## [Task statement]
Where an entry contains a picture, omit the picture and repeat the rest exactly.

★ ★ ★ ★

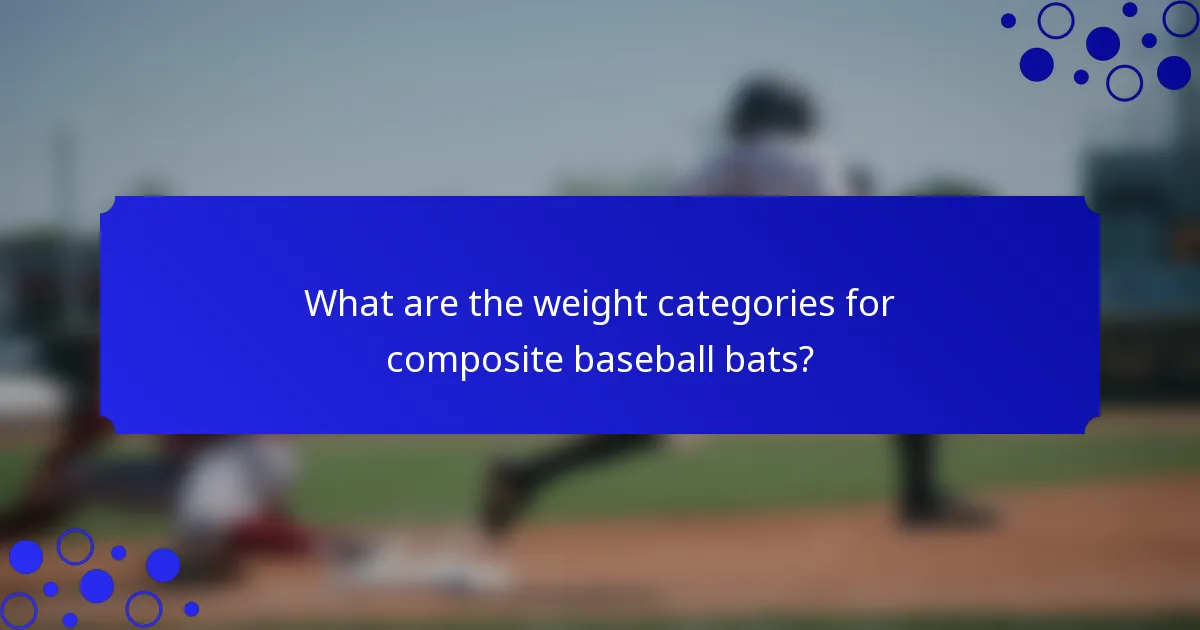 What are the weight categories for composite baseball bats?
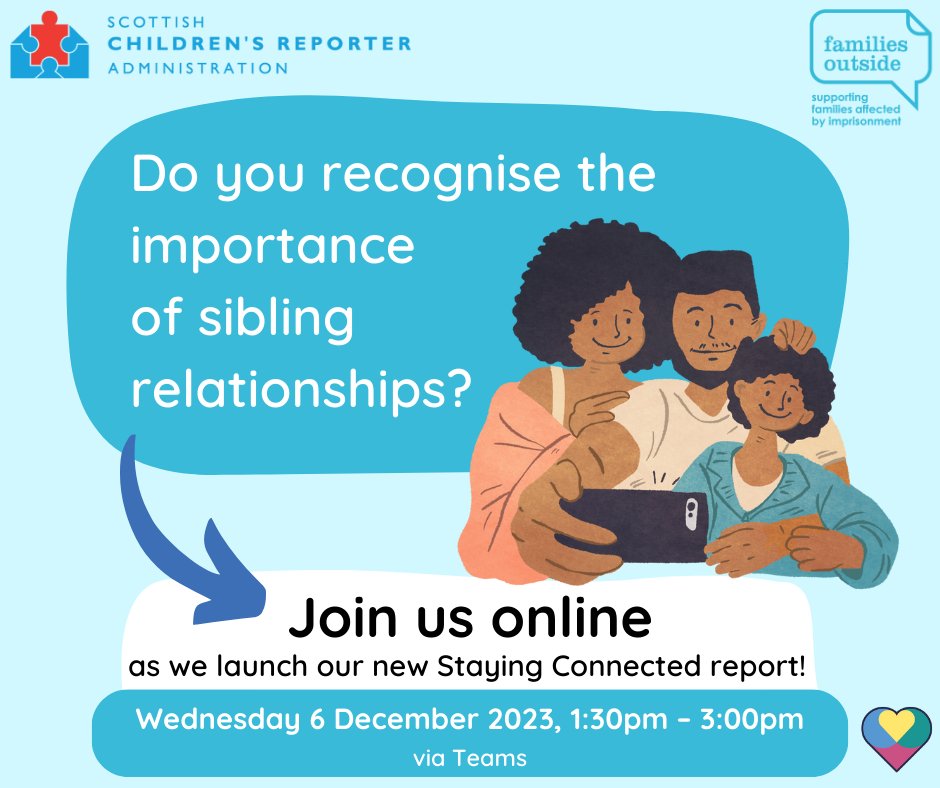 SCOTTISH
CHILDREN'S REPORTER
ADMINISTRATION

families outside
supporting families affected by imprisonment

Do you recognise the importance of sibling relationships?

Join us online
as we launch our new Staying Connected report!

Wednesday 6 December 2023, 1:30pm – 3:00pm
via Teams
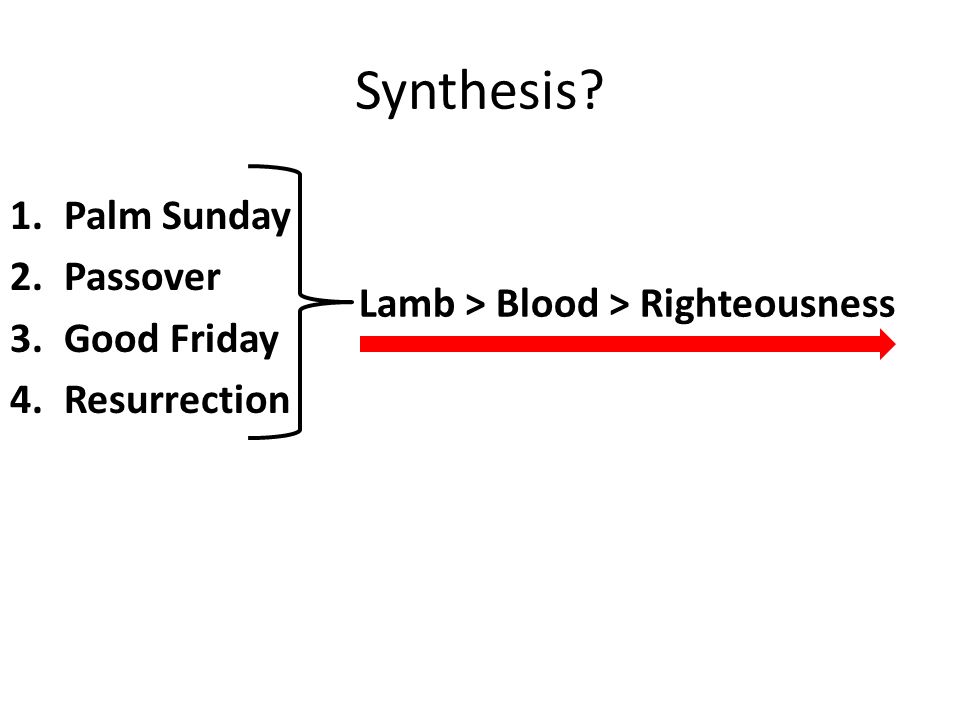 Synthesis?

1. Palm Sunday
2. Passover
3. Good Friday
4. Resurrection

Lamb > Blood > Righteousness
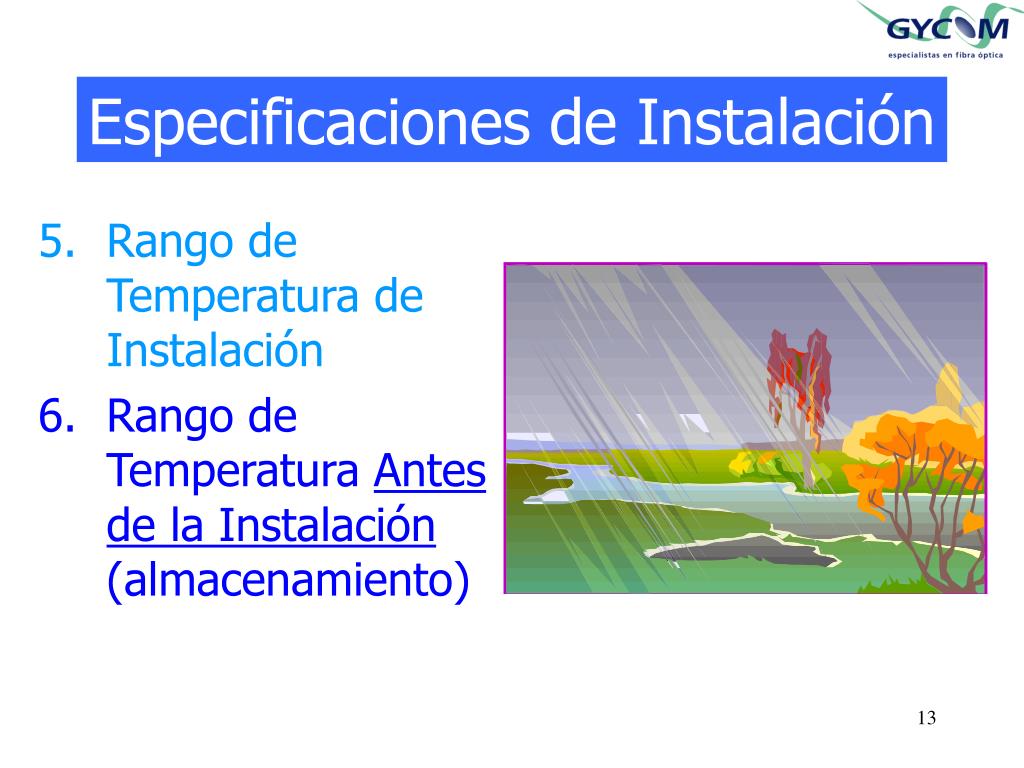 GYCOM
especialistas en fibra óptica

Especificaciones de Instalación

5. Rango de Temperatura de Instalación
6. Rango de Temperatura Antes de la Instalación (almacenamiento)

13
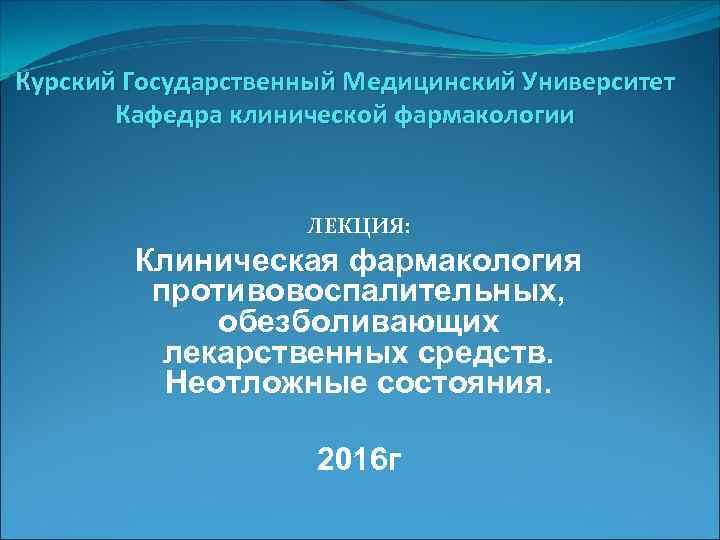 Курский Государственный Медицинский Университет
Кафедра клинической фармакологии

ЛЕКЦИЯ:

Клиническая фармакология противовоспалительных, обезболивающих лекарственных средств. Неотложные состояния.

2016г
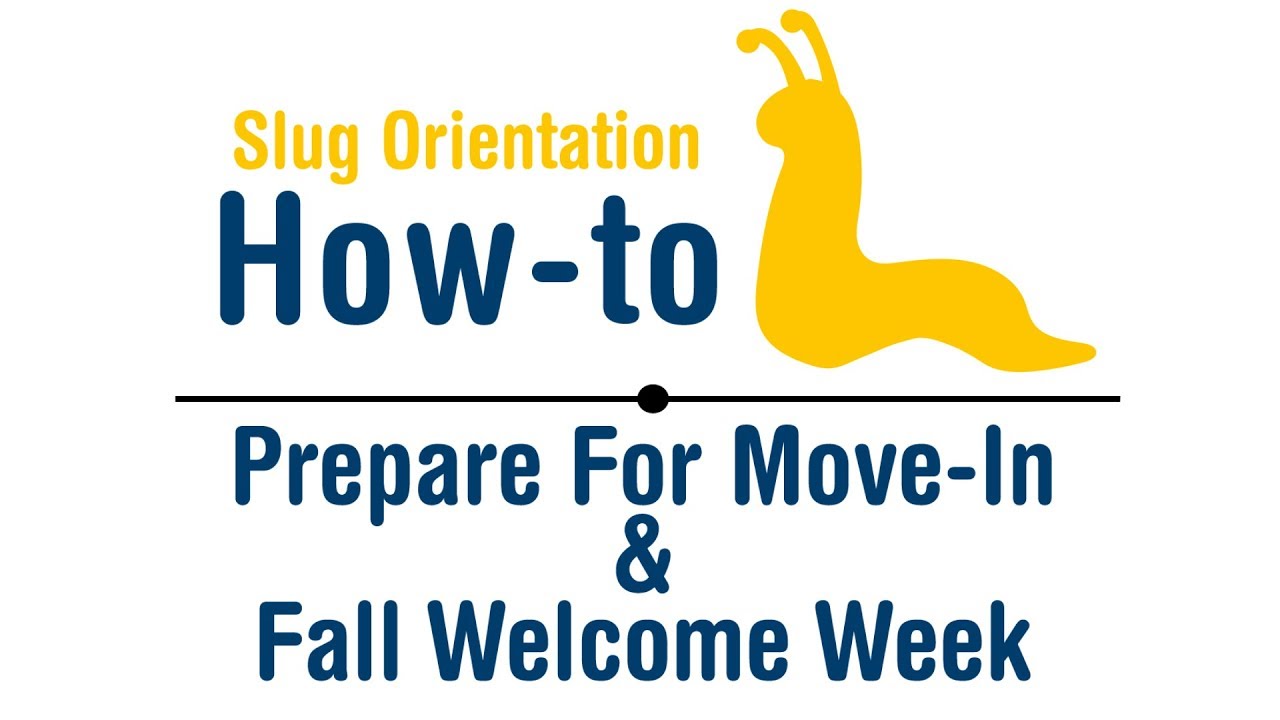 Slug Orientation
How-to

Prepare For Move-In
&
Fall Welcome Week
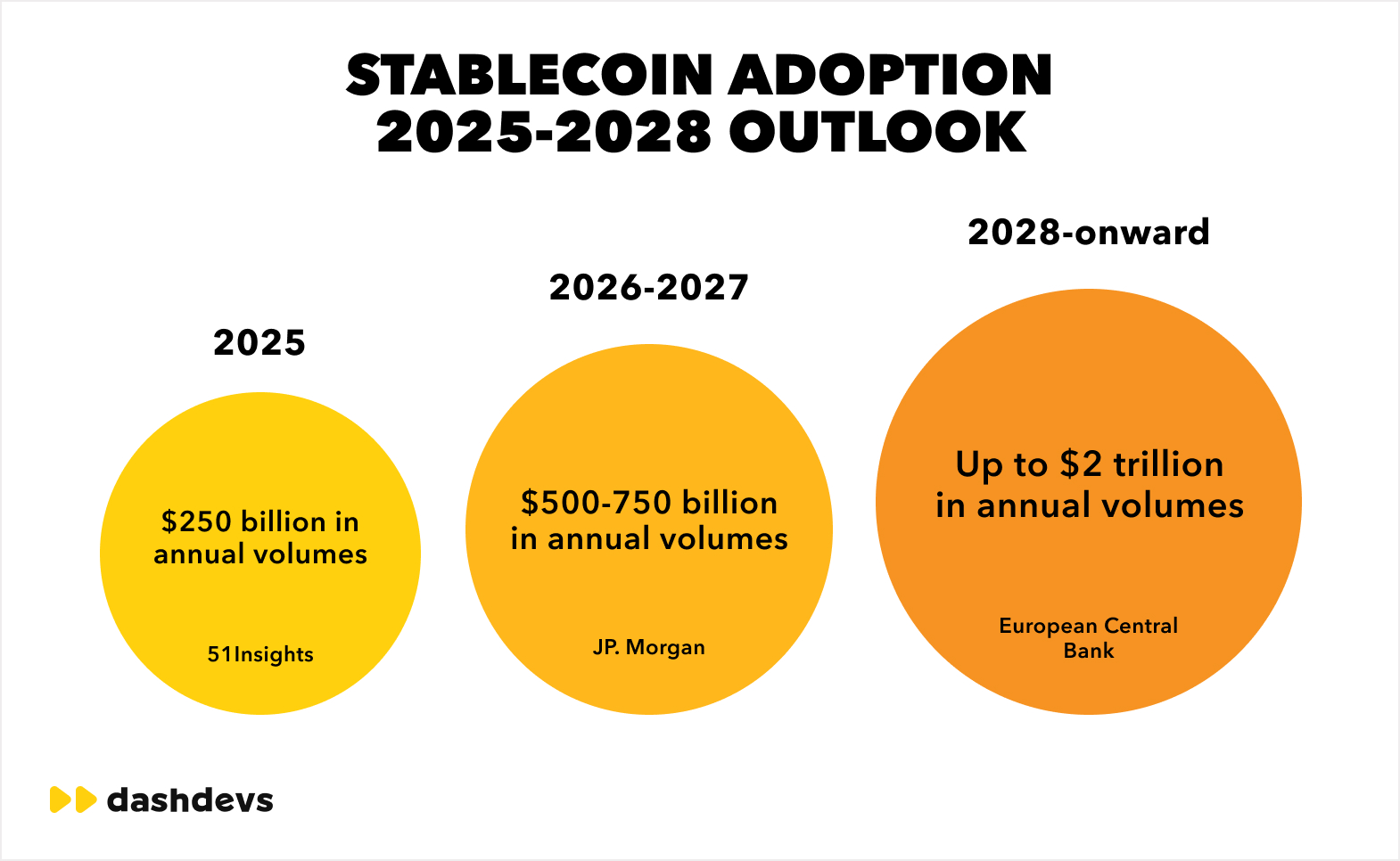 STABLECOIN ADOPTION
2025-2028 OUTLOOK

2025

\$250 billion in annual volumes

51Insights

2026-2027

\$500-750 billion in annual volumes

JP. Morgan

2028-onward

Up to \$2 trillion in annual volumes

European Central Bank

dashdevs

★ ★ ★ ★

## [Task response]
 What are the weight categories for composite baseball bats?
 SCOTTISH
CHILDREN'S REPORTER
ADMINISTRATION

families outside
supporting families affected by imprisonment

Do you recognise the importance of sibling relationships?

Join us online
as we launch our new Staying Connected report!

Wednesday 6 December 2023, 1:30pm – 3:00pm
via Teams
 Synthesis?

1. Palm Sunday
2. Passover
3. Good Friday
4. Resurrection

Lamb > Blood > Righteousness
 GYCOM
especialistas en fibra óptica

Especificaciones de Instalación

5. Rango de Temperatura de Instalación
6. Rango de Temperatura Antes de la Instalación (almacenamiento)

13
 Курский Государственный Медицинский Университет
Кафедра клинической фармакологии

ЛЕКЦИЯ:

Клиническая фармакология противовоспалительных, обезболивающих лекарственных средств. Неотложные состояния.

2016г
 Slug Orientation
How-to

Prepare For Move-In
&
Fall Welcome Week
 STABLECOIN ADOPTION
2025-2028 OUTLOOK

2025

\$250 billion in annual volumes

51Insights

2026-2027

\$500-750 billion in annual volumes

JP. Morgan

2028-onward

Up to \$2 trillion in annual volumes

European Central Bank

dashdevs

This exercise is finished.